Extract provided –
-- begin --
Pilar Pederson and Kelly Hurd enjoying the Davis Mountains’ view on their sure footed horses, Ute and Angel.
Website: Davis Mountains State Park
Contact: Park phone number #432/426-3337 Reservation phone #512/389-8900 or Texas Reserve World
Location: Fort Davis, TX – southwest of Fort Stockton
Mailing Address: P.O. Box 1707, Fort Davis, TX 79734
Davis Mountains SP main headquarters entrance. Be sure to check in here and show proof of negative Coggins. The main entrance has a nice circular drive way making it easy to turn your rig around here.
Directions: The Davis Mountains Park Headquarters directions: Coming from Fort Davis on State Highway 17 take State Highway 118N, and then west on State Highway 118N for three miles to the Park Road entrance on the left. Latitude (degrees, minutes, seconds) N: 30° 35′ 56.83″ Longitude (degrees, minutes, seconds) W: 103° 55′ 46.09″
Equestrian day use / camping entrance.
Equestrian Day Use and Camping area is called, Limpia Canyon Primitive Area , and is located on north side of Texas 118 about two miles outside of Fort Davis. The entrance has a brown metal gate locked with a chain and combination lock. You can get the combination from headquarters or call before 5pm if you will be getting there after 5pm to get the code. The entrance is short, so if you have a long rig, more than 30 feet and the gate is closed the backend of your rig will be sticking out in the road while you are opening the gate. Park headquarters is located on the opposite side of TX 118 from the equestrian use area. If you are coming from Fort Davis, the entrance is on the right just before you get to the park headquarters entrance. If you are coming from IH 10 going south and then east on TX 118, then you will pass the park headquarters on your right and the equestrian area will be the next entrance on the left.
Road leading to the equestrian use area at Limpia Canyon.
Limpia Canyon equestrian use area.
Camping: Horse camping is allowed at Limpia Canyon Primitive Area.
-- end --
Data entries:
-- begin --
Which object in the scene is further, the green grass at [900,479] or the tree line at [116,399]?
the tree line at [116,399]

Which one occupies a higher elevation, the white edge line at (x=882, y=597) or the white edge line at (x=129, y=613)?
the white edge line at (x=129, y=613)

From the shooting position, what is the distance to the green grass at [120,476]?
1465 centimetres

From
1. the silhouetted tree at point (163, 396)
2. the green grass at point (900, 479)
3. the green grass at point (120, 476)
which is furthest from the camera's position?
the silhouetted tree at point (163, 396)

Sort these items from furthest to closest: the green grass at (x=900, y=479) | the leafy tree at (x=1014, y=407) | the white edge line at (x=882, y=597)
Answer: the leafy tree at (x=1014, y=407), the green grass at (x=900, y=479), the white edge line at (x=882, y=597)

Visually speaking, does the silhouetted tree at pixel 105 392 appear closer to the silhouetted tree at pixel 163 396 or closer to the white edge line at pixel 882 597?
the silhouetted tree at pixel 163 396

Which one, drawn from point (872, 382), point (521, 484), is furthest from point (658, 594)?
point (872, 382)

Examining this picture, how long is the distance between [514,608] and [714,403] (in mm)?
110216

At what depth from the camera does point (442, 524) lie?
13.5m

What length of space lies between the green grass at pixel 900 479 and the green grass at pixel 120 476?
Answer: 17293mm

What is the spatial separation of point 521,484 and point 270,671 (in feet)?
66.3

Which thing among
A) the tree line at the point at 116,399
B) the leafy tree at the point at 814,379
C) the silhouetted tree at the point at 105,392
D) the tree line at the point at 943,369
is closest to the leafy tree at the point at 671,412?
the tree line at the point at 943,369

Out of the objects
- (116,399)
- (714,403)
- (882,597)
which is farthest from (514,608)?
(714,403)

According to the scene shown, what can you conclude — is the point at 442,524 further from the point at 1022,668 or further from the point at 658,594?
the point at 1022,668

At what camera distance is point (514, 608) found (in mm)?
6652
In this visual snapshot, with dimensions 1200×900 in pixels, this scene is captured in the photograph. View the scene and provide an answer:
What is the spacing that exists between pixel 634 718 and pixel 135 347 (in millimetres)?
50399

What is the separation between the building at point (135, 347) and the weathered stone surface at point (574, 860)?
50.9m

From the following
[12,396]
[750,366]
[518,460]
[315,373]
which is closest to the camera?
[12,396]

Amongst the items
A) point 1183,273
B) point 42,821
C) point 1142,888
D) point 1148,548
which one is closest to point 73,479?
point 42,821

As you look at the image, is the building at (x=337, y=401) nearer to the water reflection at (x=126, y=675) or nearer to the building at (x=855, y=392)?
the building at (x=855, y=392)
-- end --
Brief –
Quote the Davis Mountains State Park text word for word, starting at "Directions: The Davis" and ending at "use / camping entrance.". None of the data entries are needed for this work.

Right answer –
Directions: The Davis Mountains Park Headquarters directions: Coming from Fort Davis on State Highway 17 take State Highway 118N, and then west on State Highway 118N for three miles to the Park Road entrance on the left. Latitude (degrees, minutes, seconds) N: 30° 35′ 56.83″ Longitude (degrees, minutes, seconds) W: 103° 55′ 46.09″
Equestrian day use / camping entrance.